### DATA EXTRACT
■ ■ ■ ■

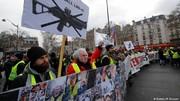 جلیقهزردها علیه خشونت پلیس فرانسه تظاهرات کردند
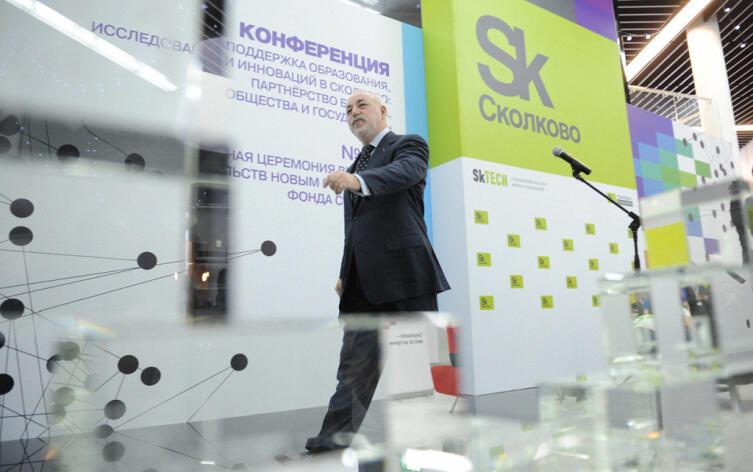 Президент Фонда «Сколково» Виктор Вексельберг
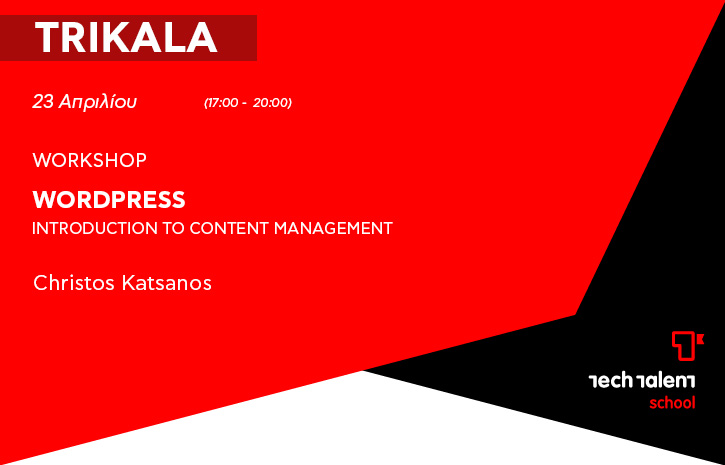 WordPress: Introduction to Content Management (Trikala)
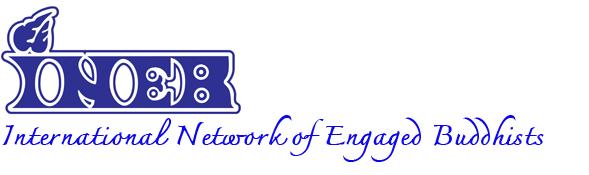 INEB logo_ineb_n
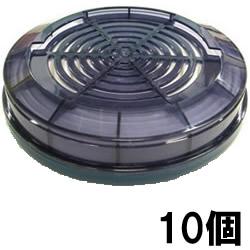 (送料無料) 興研 電動ファン付 マスクフィルター BRD-7 (ブレスリンクブロワ-対応) (10個) (粉塵/作業用/医療用)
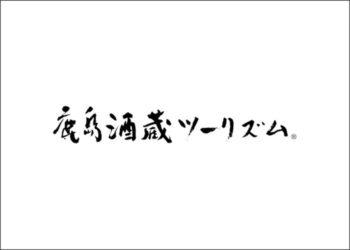 『鹿島酒蔵ツーリズム』の公式アプリ完成!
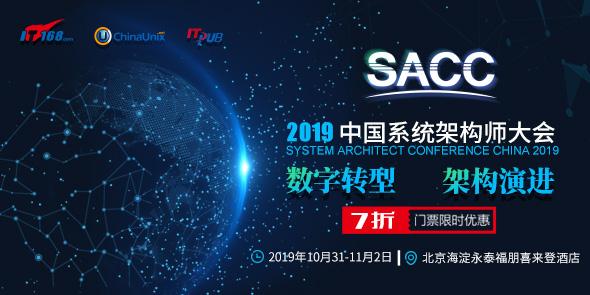 SACC2019 中国系统架构师大会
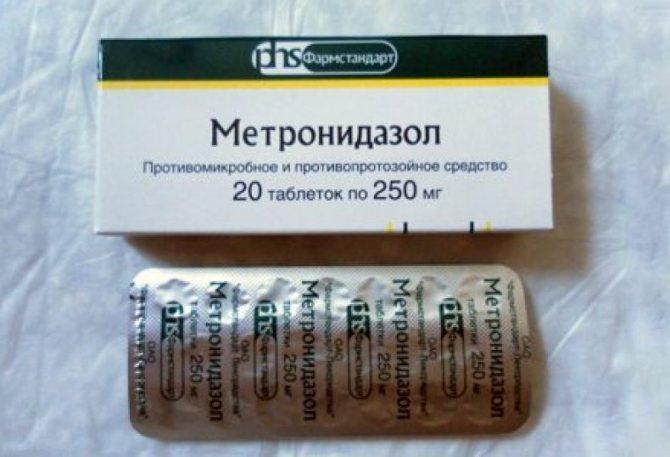 метронидазол для утят дозировка в воду
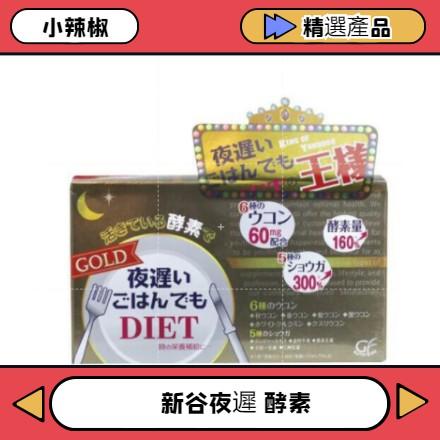 小辣椒【現貨不用等】【買二送一】日本NIGHT DIET新谷酵素黃金加強版王樣限定夜遲夜間酵素30包一盒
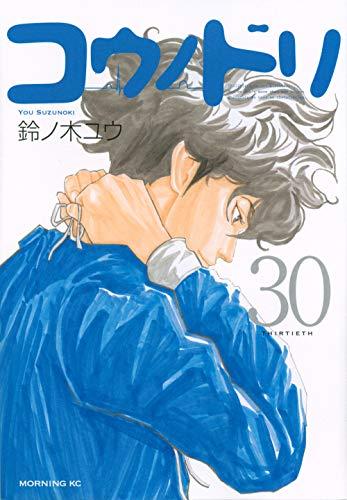 コウノドリ(30) (モーニング KC)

■ ■ ■ ■

### TASK DETAILS
All lines from the one containing "метронидазол для утят дозировка в воду" through the end of the entries above must be given again exactly, with every picture omitted.

### SOLUTION FOR THIS PROBLEM
 метронидазол для утят дозировка в воду
 小辣椒【現貨不用等】【買二送一】日本NIGHT DIET新谷酵素黃金加強版王樣限定夜遲夜間酵素30包一盒
 コウノドリ(30) (モーニング KC)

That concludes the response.